To supplement our Condensed Consolidated Financial Statements presented in accordance with GAAP, we provide certain non-GAAP financial information, which is adjusted from results based on GAAP to exclude certain gains, costs and expenses, as well as other supplemental information. The non-GAAP and supplemental information is provided to enhance the user’s overall understanding of our operating performance and our prospects in the future. Specifically, we believe that the non-GAAP information, including non-GAAP net income, non-GAAP net income per diluted share, non-GAAP gross margin and free cash flow, provides useful measures to both management and investors regarding financial and business trends relating to our financial performance by excluding certain costs and expenses that we believe are not indicative of our core operating results to help investors compare our operating performances with our results in prior periods as well as with the performance of other companies.
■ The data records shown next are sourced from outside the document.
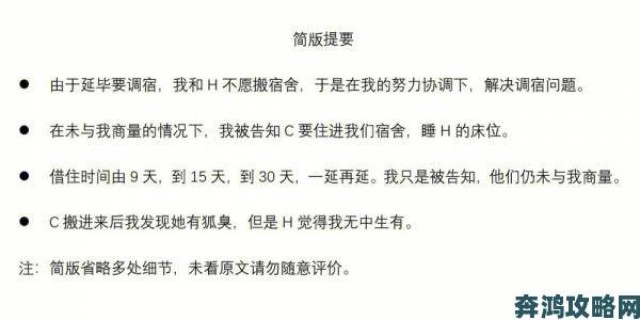 通知|全网疯传乖宝真紧H太好C了H事件如何正确识别并举报问题内容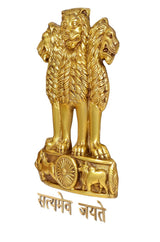 Golden brass Ashoka Stambh wall hanging, side view with wheel medallion and text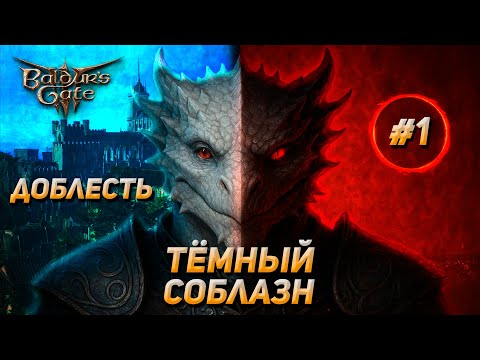 Видео: Дуо Доблесть - Тёмный Соблазн. Baldur's Gate 3 | #1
The non-GAAP information is among the budgeting and planning tools that management uses for future forecasting. However, because there are no standardized or generally accepted definitions for most non-GAAP financial metrics, definitions of non-GAAP financial metrics are inherently subject to significant discretion (for example, determining which costs and expenses to exclude when calculating such a metric). As a result, non-GAAP financial metrics may be defined very differently from company to company, or even from period to period within the same company, which can potentially limit the usefulness of such information to an investor. The presentation of non-GAAP and supplemental information is not meant to be considered in isolation or as a substitute for results prepared and presented in accordance with United States GAAP. The following are descriptions of the adjustments made to reconcile GAAP net income to non-GAAP net income:
a.Acquisition-related charges primarily include amortization of intangible assets and write-offs due to abandonment of in-process research and development projects. Although we exclude the effect of amortization of all acquired intangible assets from these non-GAAP financial measures, management believes that it is important for investors to understand that such intangible assets were recorded as part of purchase price accounting arising from acquisitions, and such amortization of intangible assets related to past acquisitions will recur in future periods until such intangible assets have been fully amortized. Investors should note that the use of these intangible assets contributed to our revenues earned during the periods presented and are expected to contribute to our future period revenues as well.
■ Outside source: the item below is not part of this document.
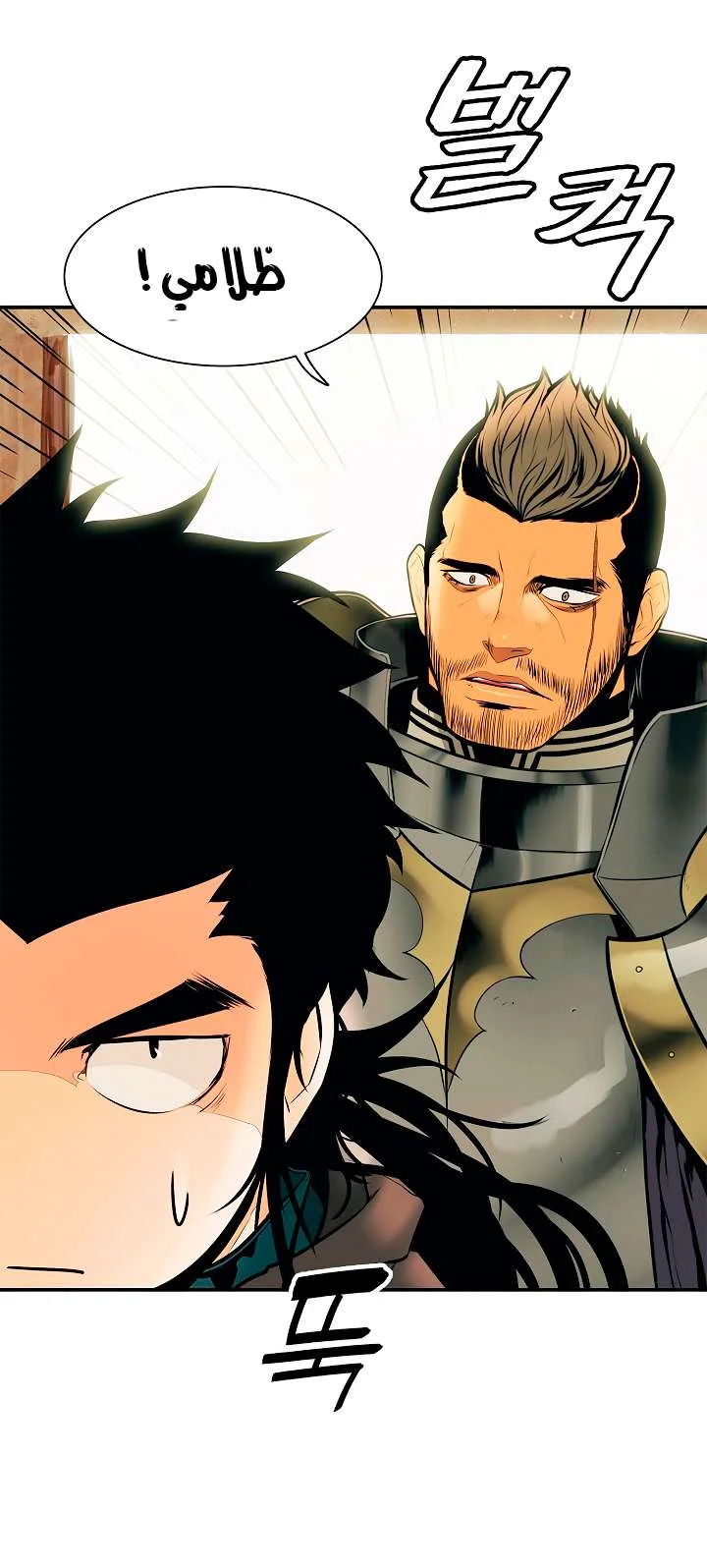 Read Mookhyang: Dark Lady AR Manga Online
b.Restructuring, severance and other charges primarily include costs associated with employee severance.
c.Impairment of goodwill and purchased intangible assets in the three and six months ended December 31, 2024 included non-cash expense recognized as a result of the company's testing for goodwill impairment and long-lived assets impairment, which resulted from the continued deterioration of the long-term forecast for our PCB business. Management believes that it is appropriate to exclude these impairment charges as they are not indicative of ongoing operating results and therefore limit comparability. Management also believes excluding this item helps investors compare our operating performance with our results in prior periods as well as with the performance of other companies.
d.Income tax effect of non-GAAP adjustments includes the income tax effects of the excluded items noted above.
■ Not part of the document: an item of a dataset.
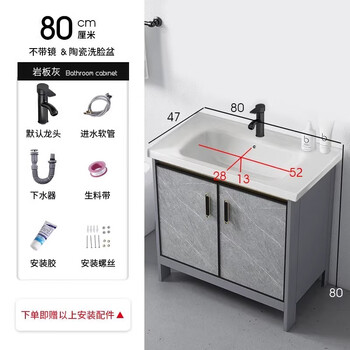 Jomoo's new bathroom space aluminum floor-standing bathroom cabinet washbasin cabinet combination ceramic integrated washbasin cabinet washstand 80 floor-standing flat basin cabinet + faucet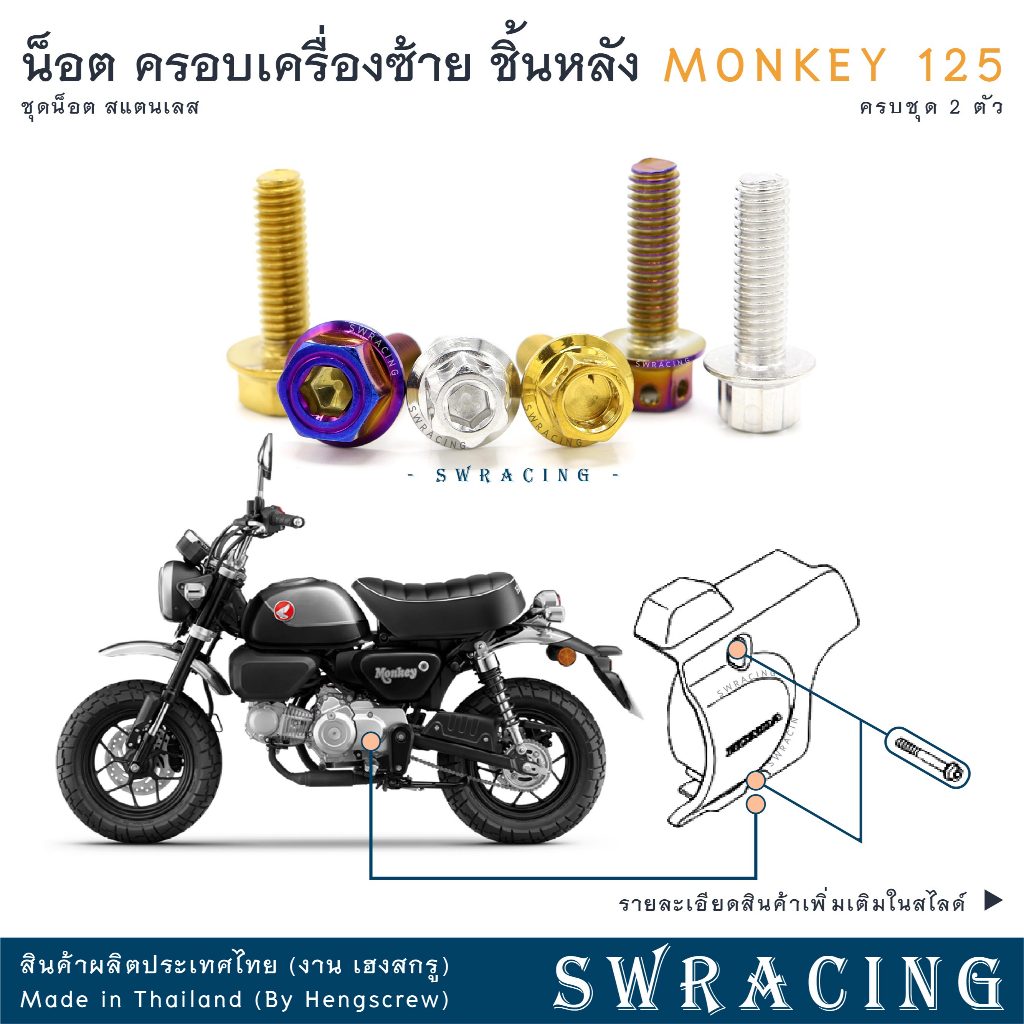 Monkey น็อตเลส  น็อตยึดฝาครอบเครื่องซ้าย ชิ้นหลัง  ครบชุด 2ตัว น็อตสแตนเลส  ราคาขายต่อ 1 ชุด งานเฮงสกรู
e.Discrete tax items in the three and six months ended December 31, 2025 and in the three months ended September 30, 2025 include the recognition or adjustment of a deferred tax liability for withholding taxes on future remittance of previously taxed income as a result of new tax legislation. Discrete tax items in the three months ended December 31, 2025 also include an adjustment of certain deferred tax benefits for a change in tax rate due to change in tax incentives. Discrete tax items in the three and six months ended December 31, 2024 include the recognition of a net deferred tax asset on foreign currency gains/losses resulting from new tax legislation. Discrete tax items in all periods presented include a tax impact relating to the amortization of tax benefits from internal restructuring or similar tax benefits recorded in other periods.